It was a time in my life where I was always in Spain and enjoyed promoting Spanish tourism. A long, complicated and arduous project concluded that week and I was in dire need of a holiday. I thought why not go to Madrid and hang out with my friend Olivia? Visit Seville and see the hometown of my spiritual adviser. It would be a good idea to meet the family of our business partners in Salamanca too. But for me? Truly, the trip for myself was visiting the Basque country, specifically San Sebastian and Bilbao.

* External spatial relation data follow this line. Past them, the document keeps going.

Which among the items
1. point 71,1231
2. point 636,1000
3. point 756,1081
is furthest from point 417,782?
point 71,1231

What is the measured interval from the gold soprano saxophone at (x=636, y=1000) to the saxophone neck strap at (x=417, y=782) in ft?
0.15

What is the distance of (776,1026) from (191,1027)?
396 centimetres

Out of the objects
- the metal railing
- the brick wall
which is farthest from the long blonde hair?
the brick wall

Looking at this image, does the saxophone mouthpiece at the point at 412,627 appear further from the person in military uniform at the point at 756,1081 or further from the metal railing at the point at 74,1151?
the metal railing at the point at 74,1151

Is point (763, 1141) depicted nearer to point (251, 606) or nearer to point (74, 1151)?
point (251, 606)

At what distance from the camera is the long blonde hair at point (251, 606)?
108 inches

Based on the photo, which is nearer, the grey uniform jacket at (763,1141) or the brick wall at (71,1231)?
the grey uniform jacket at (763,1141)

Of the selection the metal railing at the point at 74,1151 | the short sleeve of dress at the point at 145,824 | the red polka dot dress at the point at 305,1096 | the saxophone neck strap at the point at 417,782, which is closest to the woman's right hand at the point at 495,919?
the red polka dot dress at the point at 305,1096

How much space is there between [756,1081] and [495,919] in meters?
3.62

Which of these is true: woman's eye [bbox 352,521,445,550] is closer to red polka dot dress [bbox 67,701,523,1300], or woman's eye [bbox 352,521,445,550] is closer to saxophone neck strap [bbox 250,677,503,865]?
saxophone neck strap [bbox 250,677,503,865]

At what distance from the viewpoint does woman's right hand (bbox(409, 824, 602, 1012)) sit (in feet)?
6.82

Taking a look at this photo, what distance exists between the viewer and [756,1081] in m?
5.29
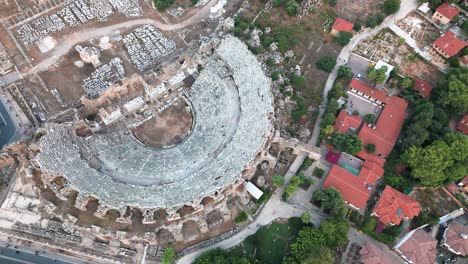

Then and now, I still have a split personality of being torn between food and development (I thought it was called government and politics when I was younger). Pais Vasco appealed to me on two fronts. First, my curiosity about its autonomous government and concerns about ETA - an armed nationalist separatist organization that then sought independence from Spain aside from its earlier function of just promoting Basque culture. Second, related to culture, is the food. There's tapas and then there's pintxos - the cornerstone of northern Spain's culture - differentiated from tapas because everything is held together on a spike with the bread opposed to just small plates as it is with tapas.
So there I was after Prague, Madrid, Seville, and Salamanca, on a train by myself to Donostia-San Sebastian. It was a trip without plans except to rest and enjoy. I only had a hotel booked and didn't even arrange for transfers. Travelling solo was not novelty or cool to me. It was simply no big deal. I used to believe that if I wait for a companion to do something, I'll never get around to doing it.
To get our geographical bearings in order, San Sebastian is a coastal city in the Basque country of Spain, about 12 miles to the French border around the Atlantic ocean. In several occasions, it took turns with Gipuzkoa as the capital. Its iconic landmark is La Concha bay (shaped like a shell) and my hotel was right before you reached Igueldo, which was a great place to see the rest of the bay.
I was aware San Sebastian is one of the cities with the highest concentration of Michelin stars per capita but I didn't make reservations for any. After my walking and bus tours, I just moved from one bar to another, having a pintxo or two, leaving trails of table napkins and toothpicks on the floor as it is done in Spain. Unlike Madrid, I also saw a lot of shops and bars selling bacalao (dried cod) in so many ways too. Such a pity I couldn't bring home slabs of bacalao that my mom could cook so well!